Unexpected resentment bubbled up inside her.  Why was he never
here when she needed him the most?  Just once, it would have been nice to come
ahead of his career.

She called Mark, who nearly had a coronary when she told him she
would drive herself to the hospital.  “There’s nobody you can call?” he said. 
“A relative?  A neighbor?  A taxi, for heaven’s sake.  Once your water breaks,
labor can set in quickly.”

She thought fleetingly about calling Rob, but decided that if he
could be a jackass, so could she.  “I’m not about to deliver on the freeway,”
she told Mark.  “I can do this.”

“I’m sending an ambulance for you,” he said.

“Over my dead body,” she said, and hung up the phone. 

Just for spite, she took Danny’s new Ferrari.  It was bright red,
had 3,000 miles on the odometer, and had cost him more than the annual budgets
of several third world countries.  If she didn’t make it to the hospital, he
would be dealing with some interesting new stains on the upholstery.

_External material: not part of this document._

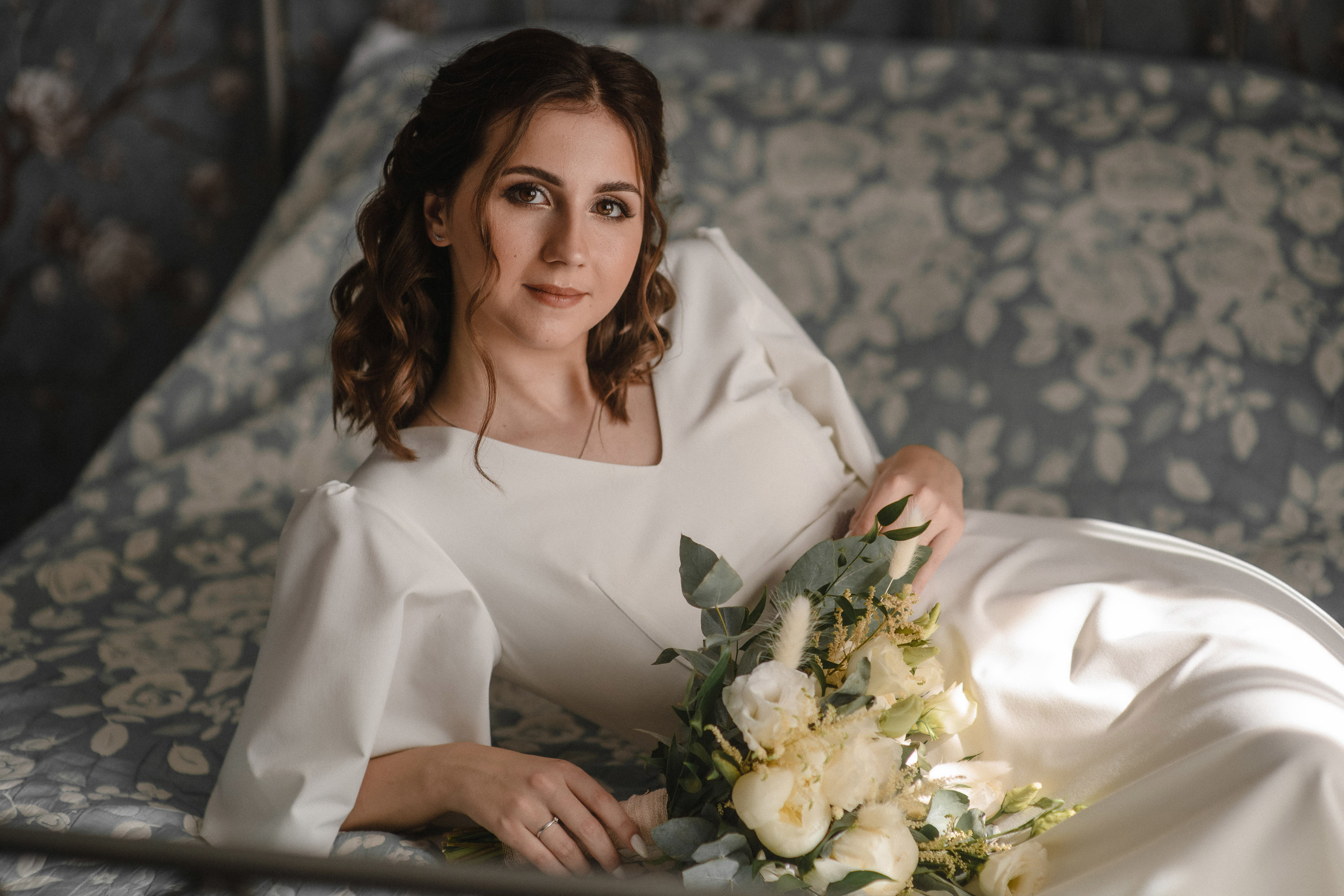 Даша и Олег. Анна Чугунова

Mark was waiting at the emergency room entrance, looking not a
little exasperated.  She pointed a finger at him.  “This is all your fault,”
she told him.  “If you’d told the truth yesterday, I could have reached Danny
in time.”

He patted her shoulder and chuckled.  “We’ll videotape the birth
if you’d like.”

“Doctor J?”

“Yes?”

“Stuff it.”

As most first babies do, this one took its time being born, and
its mother discovered a heretofore unseen shrewish side to her nature.  Casey
ranted, she raved, she yelled and cried, she cussed out Danny Fiore and Dr.
Mark Johnson and several hapless nurses.  The pain went so far beyond her vague
imaginings that she begged for medication, and when her plea was refused, she
threatened to sue the entire medical establishment for keeping womankind in the
dark.  The doctors and nurses, saints all, just patted her hand and wiped her
brow and fed her more ice chips.

Katherine Ellen Fiore was born at twilight, and when the
red-faced, lumpy, squalling mass of humanity was placed in her arms, Casey
burst into tears.  She cooed and stroked, counted fingers and toes, and gazed
into the blue eyes, so like Danny’s, that solemnly gazed back at her.  “Welcome
to the world, Katie Fiore,” she said.

She was reluctant to let go when they took the baby away.  Mark
chuckled.  “Wouldn’t you rather have her clean and sweet-smelling?” he said.

“I’ll take her any way I can get her.”

“How’s the pain now?”

She grinned.  “What pain?”

“That’s my girl.”

“I was horrible, wasn’t I?”

“Quite.  And you loved every minute of it.”

“Mark, is she healthy?”

“We’re performing the routine neonatal testing—Apgar scores, and
so forth.  But she looks fit as a fiddle to me, robust and attentive and loud.”

“I feel like I could climb mountains.”

“You just did.  Now you need your rest.”

“I can’t rest.  I have to call Danny.”

“I already talked to Danny.  The hospital finally got through to
him an hour ago, but you were eight centimeters dilated, and not in any
condition to chat on the phone.  He’s probably a basket case by now.”